Decisão diz respeito a falas direcionadas a atual primeira-dama durante a campanha eleitoral de 2022

por

iG Último Segundo

7 de março de 2024

IG

Amiga de Janja tem cargo em gabinete de Lula com salário de R$ 13 milredacao@odia.com.br (IG – Último Segundo)

Tribunal Superior Eleitoral (TSE) condenou nesta quinta-feira (7) a emissora Jovem Pan e a influenciadora Pietra Bertolazzi por veiculação de notícias supostamente falsas sobre a primeira-dama Rosângela da Silva, a Janja, durante a campanha eleitoral de 2022. 

O tribunal definiu uma multa individual de R$ 30 mil.

Entenda o caso

Em programa que foi ao ar em 27 de setembro, a comentarista da Jovem Pan afirmou que Janja faz uso de drogas e tem o apoio de “maconhistas” e de pessoas perdidas na vida.

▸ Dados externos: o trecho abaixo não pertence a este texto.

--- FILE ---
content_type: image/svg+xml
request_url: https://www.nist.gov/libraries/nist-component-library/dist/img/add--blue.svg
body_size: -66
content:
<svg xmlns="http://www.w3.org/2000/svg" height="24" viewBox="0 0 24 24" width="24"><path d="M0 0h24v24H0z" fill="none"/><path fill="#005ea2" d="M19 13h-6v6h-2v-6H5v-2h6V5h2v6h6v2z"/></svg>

Ela ainda afirmou que a esposa de Lula representa valores opostos aos de Michelle Bolsonaro, na época primeira-dama. Para pietra, a esposa do ex-presidente possui bondade, beleza e bons valores.

Desição do TSE

A análise pelo TSE se deu em razão de notícias supostamente falsas em pleito eleitoral, e não por dano à honra algo que deve ser julgado na Justiça comum.

A maioria do plenário seguiu o voto do relator, ministro Kassio Nunes Marques. O magistrado acatou os argumentos da chapa do PT apresentados em um recurso contra decisão anterior do tribunal à época dos fatos, que havia negado aplicar sanções à emissora e à comentarista.

Nunes Marques entendeu que os comentários sobre a atual primeira-dama, embora de caráter pessoal e endereçadas a alguém que não era candidata, estão inseridas no contexto eleitoral.

O ministro afirmou que, sob a perspectiva de tornar o ambiente eleitoral mais receptivo à participação das pessoas, rádios e emissoras de televisão, concessionárias do serviço público, “não podem ser agentes de violência e de discriminação de qualquer espécie”.

“É possível extrair das falas proferidas pela comentarista Pietra Bertolazzi, no programa na rádio Panamericana S/A [Jovem Pan], afirmações de teor injurioso em relação à esposa do então candidato Luiz Inácio Lula da Silva, que, como se sabe, não foi candidata naquele pleito”, disse.

“Impressiona o fato de um ambiente político se mostrar tão inóspito à mulher, que, mesmo quando esta não se registra como candidata, pode ser suscetível à violência de gênero”, finalizou.

Entre os magistrados, Isabel Gallotti foi a única a se opor. “Apesar do caráter altamente injurioso das falas dirigidas à pessoa da esposa do candidato, não houve a propagação de um fato demonstradamente falso, como o cometimento de crime, em associação com o candidato e, tampouco, se demonstra nessas palavras risco à higidez do pleito”, disse ela. 

A ministra destacou que esse foi entendimento da Procuraria-Geral Eleitoral (PGE) em outubro de 2022. Na época, o dia a dia do órgão do Ministério Público Federal junto ao TSE estava a cargo de Paulo Gonet, atual procurador-geral da República indicado por Lula.